> **Selected excerpt**:
-- Begin --
I have also taken the liberty of giving these remarks further historical context by referring to noteworthy regional visits undertaken by my predecessors over the past 160 years.
The differences are sometimes startling.
In April 1860, Queensland’s first Governor, Sir George Bowen, wrote to the Under-Secretary of the Colonies in London with this advice: ‘You should never send a Governor here who cannot ride and shoot.’
This followed Sir George’s description of his visit to the Darling Downs, via Cunningham’s Gap – all on horseback.
I do not know the extent to which the early Governors walked to their destinations. Others did, the Anglican Rector Benjamin Glennie, who was of Governor Bowen’s era, regularly walked all over his 8000 square mile parish, from Warwick to Toowoomba. But Glennie it is said, disliked riding his horse. I expect Governor Bowen had access to many horses.
I encourage you not to imagine the current Vice-Regal representative travelling to Warwick on horseback let alone on foot. I direct your attention instead to the fact that Sir George Bowen was out and about – and out of Brisbane within days of his arrival in Queensland.
His first visit, in December 1859, was to Ipswich. Soon after, he visited Gayndah, followed by his journey to Warwick.
Sir George’s instructions from the British Government made clear that he was expected to travel.
Even so, I doubt that he and subsequent Governors needed prompting to realise that restricting their official duties to Brisbane would never do in a State as large as Queensland.
Unlike Sir George, of course, I had no instructions from the British Government, but I found that none other than Her Majesty The Queen was still very much apprised of the matter during our first audience with Her Majesty at Buckingham Palace in 2014.
The Queen noted, graciously, that Queensland was a very large State and that extensive travel was an essential feature of Vice-Regal duties in our State.
I have been able to respect Her Majesty’s advice, and my own pledge at my Swearing-in to visit ‘all communities within the State’, something I can accomplish with much greater speed and ease than many of my predecessors.
Until as recently as the early 20th century, those predecessors found travel by boat the quickest way of reaching many parts of the State.
-- End --
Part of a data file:
-- Begin --
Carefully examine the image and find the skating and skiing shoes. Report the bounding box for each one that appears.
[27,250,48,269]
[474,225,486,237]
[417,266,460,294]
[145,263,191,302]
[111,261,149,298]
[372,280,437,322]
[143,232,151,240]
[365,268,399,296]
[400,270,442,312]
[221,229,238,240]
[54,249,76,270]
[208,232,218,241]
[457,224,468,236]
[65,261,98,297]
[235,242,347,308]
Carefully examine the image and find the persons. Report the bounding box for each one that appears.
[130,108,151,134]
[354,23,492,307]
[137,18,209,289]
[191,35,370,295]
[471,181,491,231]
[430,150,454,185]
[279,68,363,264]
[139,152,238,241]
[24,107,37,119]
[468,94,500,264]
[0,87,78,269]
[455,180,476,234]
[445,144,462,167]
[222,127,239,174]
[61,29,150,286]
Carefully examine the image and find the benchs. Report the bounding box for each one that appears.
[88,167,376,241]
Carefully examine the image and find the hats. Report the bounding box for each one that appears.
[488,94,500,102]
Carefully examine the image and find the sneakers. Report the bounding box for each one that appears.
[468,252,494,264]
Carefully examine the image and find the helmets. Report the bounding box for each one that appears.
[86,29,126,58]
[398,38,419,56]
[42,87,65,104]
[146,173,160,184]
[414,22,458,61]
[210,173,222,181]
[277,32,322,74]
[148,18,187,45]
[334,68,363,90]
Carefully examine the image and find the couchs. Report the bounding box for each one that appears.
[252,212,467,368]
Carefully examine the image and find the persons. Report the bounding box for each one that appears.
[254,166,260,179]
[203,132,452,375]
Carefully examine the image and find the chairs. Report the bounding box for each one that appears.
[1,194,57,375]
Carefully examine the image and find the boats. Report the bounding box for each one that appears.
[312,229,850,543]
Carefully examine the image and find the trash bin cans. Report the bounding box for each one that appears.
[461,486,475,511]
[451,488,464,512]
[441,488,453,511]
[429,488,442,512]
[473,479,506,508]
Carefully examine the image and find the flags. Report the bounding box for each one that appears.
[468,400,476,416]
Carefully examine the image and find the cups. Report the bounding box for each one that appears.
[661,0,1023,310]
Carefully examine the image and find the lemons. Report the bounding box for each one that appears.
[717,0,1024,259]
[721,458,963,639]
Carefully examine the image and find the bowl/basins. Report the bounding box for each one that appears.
-- End --
> **Exercise requirements**:
1. In the records, rewrite the lines from the one containing "Carefully examine the image and find the helmets." through the end of the records, swapping "Carefully" for "Closely" and keeping everything else the same.
2. Extend the remarks on Queensland governors' travel across the State, picking up after their final sentence.

> **The answers**:
1.
Closely examine the image and find the helmets. Report the bounding box for each one that appears.
[86,29,126,58]
[398,38,419,56]
[42,87,65,104]
[146,173,160,184]
[414,22,458,61]
[210,173,222,181]
[277,32,322,74]
[148,18,187,45]
[334,68,363,90]
Closely examine the image and find the couchs. Report the bounding box for each one that appears.
[252,212,467,368]
Closely examine the image and find the persons. Report the bounding box for each one that appears.
[254,166,260,179]
[203,132,452,375]
Closely examine the image and find the chairs. Report the bounding box for each one that appears.
[1,194,57,375]
Closely examine the image and find the boats. Report the bounding box for each one that appears.
[312,229,850,543]
Closely examine the image and find the trash bin cans. Report the bounding box for each one that appears.
[461,486,475,511]
[451,488,464,512]
[441,488,453,511]
[429,488,442,512]
[473,479,506,508]
Closely examine the image and find the flags. Report the bounding box for each one that appears.
[468,400,476,416]
Closely examine the image and find the cups. Report the bounding box for each one that appears.
[661,0,1023,310]
Closely examine the image and find the lemons. Report the bounding box for each one that appears.
[717,0,1024,259]
[721,458,963,639]
Closely examine the image and find the bowl/basins. Report the bounding box for each one that appears.

2.
Most of the earlier Governors arrived in Queensland by sea. Some took full advantage of this. Lord and Lady Lamington, our 8th Vice Regal couple for instance, stopped at Thursday Island, Cooktown, Townsville, Rockhampton and Maryborough before ever setting foot in Brisbane.
Lord Lamington was our Governor at Federation: Lord Lamington, the Right Honourable Charles Wallace Alexander Napier Cochrane Baillie was his name.
Railways began to present a viable means of long-distance travel in the State from about the 1880s, allowing Governors to travel to more remote centres.
This was done in style, in a special Vice-Regal carriage whose beautifully constructed 1903 version still exists.
We had the honour of travelling in that carriage from Emerald to Barcaldine and Longreach in 2016, following in the footsteps of 7th Governor Sir Henry Norman who, in 1892, became the first Queensland Governor to arrive in Longreach by train.
But there were always places beyond the easy reach of boat or rail and some Governors made extraordinary efforts to visit them.
There are some amazing photos in the archives, particularly, for me. of a banquet in 1890 for Governor Norman, on the Stoney Creek Bridge on the Cairns-Kuranda railway line, then under construction.
The photo exudes rugged, primitive remoteness- the whole thing looking rather precarious. How did the Governor get there? On horseback I imagine: what dedicated pioneering spirit!
But the most remarkable travel, I think, goes to our 10th Governor Lord Chelmsford, Governor from 1905 to 1909.
In June 1908, with his Aide and five others, he travelled by buggy from the Atherton Tableland to Camooweal and beyond via rough tracks or no tracks at all, a journey of some 1,400 kilometres.
I leave to others an expert dissertation on the subsequent history of transport in Queensland. Suffice to say that the advent of the motor vehicle and eventually aircraft changed the face of travel out of all recognition.
Though perhaps in a salute to the past, I travelled to the Bomber Command Commemorative Service at Amberley last Sunday in our Rolls-Royce 1974 vintage: and I was privileged to have as my companion from Memorial Garden to Mess, a 97-year old veteran Lancaster pilot Mr Ken Walker.
Some of the romance of travel may have been lost, but advances over the decades have allowed Kaye and me to meet many more Queenslanders, in more places, and much more often than ever.
Those ‘places’ include Masig Yorke Island in the Torres Strait, Karumba and Yarrabah which we visited last month, remote communities on Cape York and many towns in Western Queensland – Quilpie, Thargomindah, Bedourie, Birdsville and Boulia spring immediately to mind.
On Wednesday I was in Charters Towers to open the 48th State Conference of the Isolated Children’s Parents Association conference- 2 hours up to Townsville by air, road transport from Townsville 1.5 hours each way, but we were able to include a council briefing over dinner, then the conference opening on Wednesday: busy!
Back in time for the State of Origin Game, an important commitment for the Queensland Governor! Busy, I say, and as Kaye regularly responds when asked about the routine; “happy busy”.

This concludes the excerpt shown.